Mean Corpuscular Hemoglobin (MCH)

Mean Corpuscular Hemoglobin (MCH) measures the average *amount* (weight) of hemoglobin contained within a single red blood cell, expressed in picograms (pg). Normal range is typically 27-33 pg.

MCH generally changes in parallel with MCV because larger cells can hold more hemoglobin and smaller cells hold less. It helps classify anemias based on hemoglobin content:

• Increased MCH (>33 pg) - Hyperchromia: Typically associated with macrocytosis (large cells holding more hemoglobin). True hyperchromia (increased concentration) is rare; high MCH usually reflects large cell size (see Macrocytosis causes under MCV).
• Decreased MCH (<27 pg) - Hypochromia: Indicates less hemoglobin per cell. Can be due to:
  • Reduced cell size (microcytosis): As seen in iron deficiency, thalassemia.
  • Impaired hemoglobin synthesis even in normal-sized cells: Sometimes seen in sideroblastic anemia or lead poisoning.
• Normal MCH (27-33 pg) - Normochromia: Found in normocytic anemias.

Mean Corpuscular Hemoglobin Concentration (MCHC)

Mean Corpuscular Hemoglobin Concentration (MCHC) measures the average *concentration* of hemoglobin within a given volume of packed red blood cells, expressed in grams per deciliter (g/dL). Normal range is typically 32-36 g/dL.

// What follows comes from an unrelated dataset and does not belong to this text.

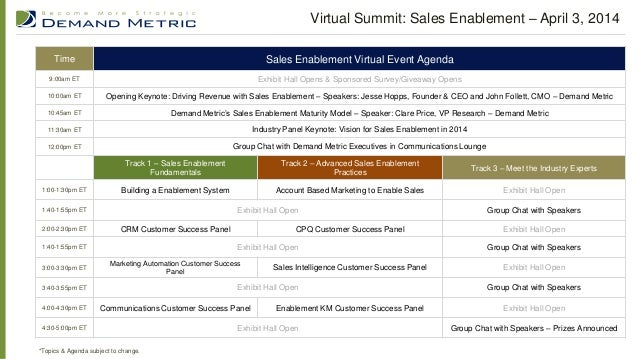 Virtual Summit: Sales Enablement – April 3, 2014 Time  Sales Enablement Virtual Event Agenda  9:00am ET  Exhibit Hall Open...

MCHC reflects the saturation of the RBC with hemoglobin, independent of cell size.

• Decreased MCHC (<32 g/dL): Indicates reduced hemoglobin concentration within the RBCs (hypochromia). Primarily seen in iron deficiency anemia and thalassemias, where hemoglobin synthesis is impaired more significantly than cell size reduction.
• Increased MCHC (>36 g/dL): True increases are rare and most strongly associated with hereditary spherocytosis (where spherical cells have less surface area for their volume, concentrating hemoglobin). Dehydration or conditions causing RBC agglutination (clumping) can sometimes cause falsely elevated MCHC readings due to instrument error. Artifactual increases can indicate issues with the sample or analyzer.
• Normal MCHC (32-36 g/dL): Seen in normocytic, normochromic anemias and most macrocytic anemias.

Red Cell Distribution Width (RDW)

Red Cell Distribution Width (RDW) measures the variation in red blood cell size (volume) within the sample, essentially quantifying the degree of anisocytosis. It is usually reported as a percentage (RDW-CV) or in femtoliters (RDW-SD).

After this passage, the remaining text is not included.